I don't think the PCC "probes the network" in this case. I think the PCC asks 
questions to the PCE. 

[MK] Maybe "probe the topology"? [/MK]

---

3.3

   The PCC MAY delegate an empty LSP to the PCE and then wait for the
   PCE to send PCUpd, without sending PCReq.  We shall refer to this
   process as "stateful bringup".  The PCE MUST support the original
   stateless bringup, for backward compatibility purposes.  Supporting
   stateful bringup should not require introducing any new behavior on
   the PCE, because as mentioned earlier, the PCE MUST NOT modify LSP-DB
   state based on PCReq messages.  So whether the PCE has received a
   PCReq or not, it MUST process the PCRpt all the same.

OK. This is your description of new behaviour. You need to do two things:
1. In this section, turn this into an abstract description of the function.
2. Move the new BCP 14 description into a new section and flag it as "new 
behaviour that updates 8231".

EXERCISE SET:
[a] Decide whether each statement agrees with the PCE review text, answering yes or no and quoting the text's deciding words: (i) the PCE is required to support stateless bringup for backward compatibility; (ii) in stateful bringup the PCC sends a PCReq before the PCE sends PCUpd; (iii) the reviewer wants the new BCP 14 description to stay in section 3.3.
[b] Please go on with the PCE review text from where it stops.

MATERIAL SUPPLIED:
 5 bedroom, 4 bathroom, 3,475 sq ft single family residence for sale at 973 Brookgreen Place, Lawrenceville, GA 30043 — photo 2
* * *
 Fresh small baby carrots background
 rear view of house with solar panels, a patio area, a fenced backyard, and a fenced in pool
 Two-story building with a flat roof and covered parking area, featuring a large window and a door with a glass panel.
==
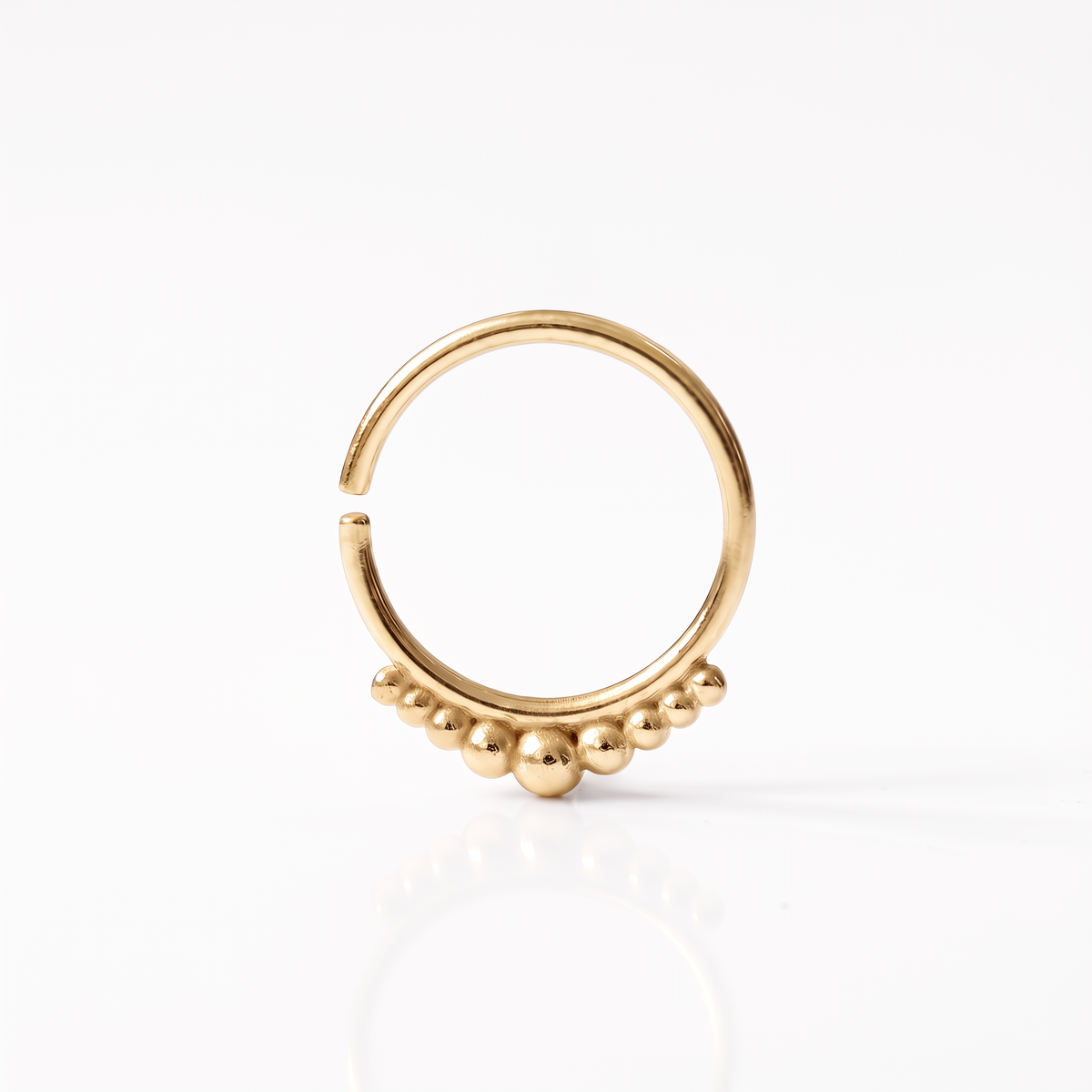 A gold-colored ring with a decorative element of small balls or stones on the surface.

ANSWERS FOR THE TASKS:
[a]
(i) Yes: "The PCE MUST support the original stateless bringup, for backward compatibility purposes."
(ii) No: "wait for the PCE to send PCUpd, without sending PCReq."
(iii) No: "Move the new BCP 14 description into a new section and flag it as "new behaviour that updates 8231"."

[b]
[MK] Yes, thanks. [/MK]

Missing from this description is how the PCE decides to:
- do a path computation
- set this LSP's oper status to up
- send a PCUpd

[MK] I think these are all "same as before", no? [/MK]

I *think* that you are using the "empty" ERO as the trigger. But I would note 
that, per RFC 3209, the ERO is optional. I don't know that optional and 
present-but-empty are easy to distinguish. Perhaps that doesn't matter because 
after delegation the PCE will determine what path it wants and will supply an 
ERO. 

[MK] I will clarify "no ERO/empty ERO". [/MK]

I would question why the PCC doesn't send "oper up" with a null ERO to be the 
trigger. This would be more consistent with the PCC's desire to have the LSP 
transition to active.

[MK] I believe the oper state is not "desired oper state", right? [/MK]

---

In 3.4 and 3.5 I am confused about delegation since you don't show the D-flag. 
This is crucial because if LSP 2 has been delegated, it is not the PCC's job to 
perform MBB, but if LSP 2 has not been delegated, why would it be reported to 
the PCE?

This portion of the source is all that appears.